On June 4, 1965, LBJ gave a famous speech at Howard University, which seemed to redouble his support for civil rights but carried some disturbing language about problems in the African-American community. Three days later, Gen. William Westmoreland talked him into a massive expansion of troops in Vietnam. On Aug. 11, the Watts section of Los Angeles exploded in a three day riot that resulted in 34 deaths and over 1,000 injuries. This outbreak prompted a state of panic over what seemed to be a dangerously escalating turn. Days later, the Department of Labor released a report written by Daniel Patrick Moynihan, then a young assistant secretary who helped draft the Howard speech. Titled “The Negro Family: The Case for National Action,” the future New York senator argued that female-headed households were the underlying cause of what he termed a “tangle of pathology” that was mainly responsible for black poverty. The report gained instant notoriety, opposed by most civil rights leaders but embraced by conservatives and many liberals as explanation for the ungrateful violence of Watts and other restive urban enclaves. This report, combined with growing wariness about CAPs (whose workers were wrongly blamed in the press for inciting urban riots), altered the trajectory of the war on poverty. Rather than community activism, the focus became fixing the pathology of poor people. And the costs of the disastrous war in Vietnam greatly diminished resources for either approach.
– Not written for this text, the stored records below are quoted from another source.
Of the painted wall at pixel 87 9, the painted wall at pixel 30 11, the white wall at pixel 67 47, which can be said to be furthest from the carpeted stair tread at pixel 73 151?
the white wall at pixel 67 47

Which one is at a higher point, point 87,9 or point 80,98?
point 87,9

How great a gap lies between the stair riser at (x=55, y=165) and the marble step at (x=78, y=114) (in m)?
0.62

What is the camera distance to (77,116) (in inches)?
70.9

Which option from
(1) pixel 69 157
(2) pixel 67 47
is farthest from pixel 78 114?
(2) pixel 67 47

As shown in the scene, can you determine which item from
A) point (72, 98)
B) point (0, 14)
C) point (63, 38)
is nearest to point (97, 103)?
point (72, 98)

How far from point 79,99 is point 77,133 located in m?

New equally misguided foreign wars in the 21st century — along with a vastly expanded security apparatus, border control, unprecedented levels of incarceration and massive surveillance programs — have continued to outcompete domestic needs, especially for poverty. The ineffective approach of blaming poverty on the defective culture and personal shortcomings of poor people remains, although programs meant to alleviate poverty have been cut drastically, and much of the effort has been privatized in nonprofits and philanthropic initiatives. The dilemma that was originally about butter versus guns now has broadened into a losing contest between the needs of the poor and middle class versus those of wealthy bankers and corporations, whose interests are duly represented by lobbyists on Capitol Hill. Potential presidential candidate Sen. Rand Paul claims that cutting benefits for the unemployed is actually a favor.
Many recent commentaries about the 50th anniversary of LBJ’s poverty programs stress the benefits that they have brought, and there is truth to these claims, but these gains are offset by unparalleled economic inequality, stubbornly high unemployment, blocked opportunity for higher education, crushing personal debt, declining wages, radical cuts in local and federal programs, assaults on collective bargaining and a potent campaign by the right-wing American Legislative Exchange Council to roll back not only the Great Society but also the New Deal. We need a new war on poverty, but this one should take aim at the political powerlessness of poor people and the insecure middle class, should reinvigorate community activism and should strive to eliminate the causes of poverty, not just its symptoms.